Een jaar geleden nog ondenkbaar, maar nu is er de vorm van een Amerikaanse Goelag waar mensen kunnen verdwijnen zonder openbare juridische procedures of mogelijk helemaal geen juridische procedures.

Het Amerikaanse volk leert misschien te laat dat het vertrouwen op repressie om veiligheid te verkrijgen kan betekenen dat de vrijheid wordt opgeofferd zonder daadwerkelijk een grotere veiligheid te bereiken. Zoals experts op het gebied van counterinsurgency al lang hebben betoogd, kan alleen een verstandig evenwicht tussen redelijke veiligheid en slim beleid om legitieme grieven aan te pakken het geweld op de lange termijn tot beheersbare niveaus terugbrengen.

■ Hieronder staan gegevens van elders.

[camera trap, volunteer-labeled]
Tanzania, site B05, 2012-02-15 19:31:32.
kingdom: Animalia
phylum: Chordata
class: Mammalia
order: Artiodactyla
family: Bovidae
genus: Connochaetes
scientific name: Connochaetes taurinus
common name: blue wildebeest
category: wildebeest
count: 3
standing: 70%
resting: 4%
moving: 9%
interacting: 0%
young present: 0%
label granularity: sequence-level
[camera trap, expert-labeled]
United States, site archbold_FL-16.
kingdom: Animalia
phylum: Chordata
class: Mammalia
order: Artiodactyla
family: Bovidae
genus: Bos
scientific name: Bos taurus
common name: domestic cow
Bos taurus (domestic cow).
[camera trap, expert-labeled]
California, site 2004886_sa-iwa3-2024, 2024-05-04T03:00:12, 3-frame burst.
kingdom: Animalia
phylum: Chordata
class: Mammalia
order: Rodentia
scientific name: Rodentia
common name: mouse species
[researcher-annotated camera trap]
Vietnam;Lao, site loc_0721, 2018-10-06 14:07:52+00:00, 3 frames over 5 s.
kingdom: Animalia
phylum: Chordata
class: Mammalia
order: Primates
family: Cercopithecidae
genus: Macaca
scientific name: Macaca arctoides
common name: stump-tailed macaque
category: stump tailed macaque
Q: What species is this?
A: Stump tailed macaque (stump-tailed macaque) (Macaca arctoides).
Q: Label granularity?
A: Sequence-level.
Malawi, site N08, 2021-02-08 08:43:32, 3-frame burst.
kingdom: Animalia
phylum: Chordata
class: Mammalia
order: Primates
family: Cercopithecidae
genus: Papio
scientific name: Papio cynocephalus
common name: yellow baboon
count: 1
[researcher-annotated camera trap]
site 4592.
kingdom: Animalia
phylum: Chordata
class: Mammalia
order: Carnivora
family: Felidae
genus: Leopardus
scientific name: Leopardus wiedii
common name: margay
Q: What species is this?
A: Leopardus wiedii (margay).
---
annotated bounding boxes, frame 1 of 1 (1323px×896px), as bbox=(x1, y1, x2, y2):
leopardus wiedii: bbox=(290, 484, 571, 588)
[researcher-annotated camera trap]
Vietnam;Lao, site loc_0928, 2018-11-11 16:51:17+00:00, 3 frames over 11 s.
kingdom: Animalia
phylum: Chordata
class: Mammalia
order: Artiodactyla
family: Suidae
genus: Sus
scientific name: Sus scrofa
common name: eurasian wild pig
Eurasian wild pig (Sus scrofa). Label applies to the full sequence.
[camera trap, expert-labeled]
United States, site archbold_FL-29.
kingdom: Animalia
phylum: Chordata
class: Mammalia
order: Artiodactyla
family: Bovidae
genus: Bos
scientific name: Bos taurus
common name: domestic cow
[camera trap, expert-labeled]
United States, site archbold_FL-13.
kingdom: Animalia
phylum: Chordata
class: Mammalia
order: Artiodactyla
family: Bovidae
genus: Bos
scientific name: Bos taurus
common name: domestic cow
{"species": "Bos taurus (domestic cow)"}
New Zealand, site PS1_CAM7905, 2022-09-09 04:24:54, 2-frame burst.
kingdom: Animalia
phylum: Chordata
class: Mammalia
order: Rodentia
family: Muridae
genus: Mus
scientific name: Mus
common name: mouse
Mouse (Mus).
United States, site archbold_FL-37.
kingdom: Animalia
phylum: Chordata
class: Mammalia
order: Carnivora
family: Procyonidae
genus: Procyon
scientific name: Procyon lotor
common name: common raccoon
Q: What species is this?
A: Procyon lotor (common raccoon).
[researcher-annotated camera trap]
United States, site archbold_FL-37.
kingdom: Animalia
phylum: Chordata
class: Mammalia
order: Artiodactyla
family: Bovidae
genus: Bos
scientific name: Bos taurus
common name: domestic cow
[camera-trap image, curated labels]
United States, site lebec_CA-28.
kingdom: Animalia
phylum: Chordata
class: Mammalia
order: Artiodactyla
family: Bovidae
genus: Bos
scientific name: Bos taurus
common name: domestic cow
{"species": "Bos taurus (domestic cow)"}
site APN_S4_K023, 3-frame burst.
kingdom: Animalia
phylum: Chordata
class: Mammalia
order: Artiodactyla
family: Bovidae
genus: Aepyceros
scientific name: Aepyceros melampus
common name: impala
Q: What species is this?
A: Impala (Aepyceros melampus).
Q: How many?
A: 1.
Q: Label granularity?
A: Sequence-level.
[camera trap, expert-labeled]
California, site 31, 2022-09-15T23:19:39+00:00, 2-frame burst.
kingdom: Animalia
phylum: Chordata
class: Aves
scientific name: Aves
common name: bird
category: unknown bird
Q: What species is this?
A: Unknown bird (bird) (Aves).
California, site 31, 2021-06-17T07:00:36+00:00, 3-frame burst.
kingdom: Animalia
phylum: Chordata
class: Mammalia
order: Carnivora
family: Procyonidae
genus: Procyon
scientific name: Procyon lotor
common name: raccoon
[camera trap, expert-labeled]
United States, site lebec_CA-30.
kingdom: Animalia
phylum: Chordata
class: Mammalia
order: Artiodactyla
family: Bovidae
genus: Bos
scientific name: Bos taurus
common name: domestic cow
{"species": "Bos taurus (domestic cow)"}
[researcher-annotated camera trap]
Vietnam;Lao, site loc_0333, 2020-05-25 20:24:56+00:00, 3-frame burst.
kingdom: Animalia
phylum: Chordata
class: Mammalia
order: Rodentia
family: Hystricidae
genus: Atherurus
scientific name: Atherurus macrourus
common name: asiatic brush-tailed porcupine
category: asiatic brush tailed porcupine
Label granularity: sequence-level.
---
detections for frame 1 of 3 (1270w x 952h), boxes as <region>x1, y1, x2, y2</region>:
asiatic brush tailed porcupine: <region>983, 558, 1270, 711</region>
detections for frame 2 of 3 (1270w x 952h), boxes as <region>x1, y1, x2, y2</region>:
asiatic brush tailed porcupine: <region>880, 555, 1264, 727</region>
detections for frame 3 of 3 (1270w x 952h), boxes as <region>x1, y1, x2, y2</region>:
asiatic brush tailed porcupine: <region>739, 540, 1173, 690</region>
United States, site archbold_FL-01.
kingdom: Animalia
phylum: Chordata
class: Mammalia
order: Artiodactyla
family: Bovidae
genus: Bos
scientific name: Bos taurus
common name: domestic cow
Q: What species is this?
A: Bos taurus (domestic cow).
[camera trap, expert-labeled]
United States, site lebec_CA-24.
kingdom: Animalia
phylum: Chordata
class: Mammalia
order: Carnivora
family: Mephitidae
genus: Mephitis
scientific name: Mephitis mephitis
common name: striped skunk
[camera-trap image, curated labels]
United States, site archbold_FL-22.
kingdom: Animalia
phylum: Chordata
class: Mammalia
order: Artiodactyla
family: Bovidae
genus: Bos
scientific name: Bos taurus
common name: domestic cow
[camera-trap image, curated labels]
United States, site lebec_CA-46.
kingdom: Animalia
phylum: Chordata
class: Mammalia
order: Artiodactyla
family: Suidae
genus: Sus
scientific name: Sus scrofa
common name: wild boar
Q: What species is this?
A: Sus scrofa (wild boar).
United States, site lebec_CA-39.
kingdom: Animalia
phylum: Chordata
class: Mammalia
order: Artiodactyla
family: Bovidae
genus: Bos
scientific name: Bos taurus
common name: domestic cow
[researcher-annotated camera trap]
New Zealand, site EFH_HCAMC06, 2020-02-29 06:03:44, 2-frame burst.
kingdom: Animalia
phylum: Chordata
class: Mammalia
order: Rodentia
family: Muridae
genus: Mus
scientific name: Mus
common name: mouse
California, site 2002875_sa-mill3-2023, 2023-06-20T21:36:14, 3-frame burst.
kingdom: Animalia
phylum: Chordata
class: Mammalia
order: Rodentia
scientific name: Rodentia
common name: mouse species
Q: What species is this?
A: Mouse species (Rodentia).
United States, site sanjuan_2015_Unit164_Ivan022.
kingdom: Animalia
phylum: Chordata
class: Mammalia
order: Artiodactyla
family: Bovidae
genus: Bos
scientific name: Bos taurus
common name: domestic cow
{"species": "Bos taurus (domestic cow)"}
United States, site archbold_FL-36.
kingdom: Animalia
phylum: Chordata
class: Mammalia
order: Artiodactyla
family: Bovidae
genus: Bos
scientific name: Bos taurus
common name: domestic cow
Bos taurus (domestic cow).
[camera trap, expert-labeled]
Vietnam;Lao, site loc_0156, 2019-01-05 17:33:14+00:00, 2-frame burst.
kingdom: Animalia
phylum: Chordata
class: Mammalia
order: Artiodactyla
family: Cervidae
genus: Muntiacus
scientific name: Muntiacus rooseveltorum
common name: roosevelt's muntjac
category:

Vaak brengt repressie eenvoudigweg nieuwe generaties bittere vijanden voort.

De afgelopen negen maanden is George W. Bush een politieke richting ingeslagen die zo verontrustend is dat Amerikaanse redactieschrijvers de naam ervan niet durven uit te spreken. Hij is op weg naar een systeem waarin een niet-gekozen leider beslist welke vrijheden zijn volk in eigen land zal krijgen en welke landen in het buitenland zullen worden binnengevallen. Als deze politieke strategie tot het uiterste wordt doorgevoerd, kan deze ontaarden in wat in elk ander land een dictatuur zou worden genoemd.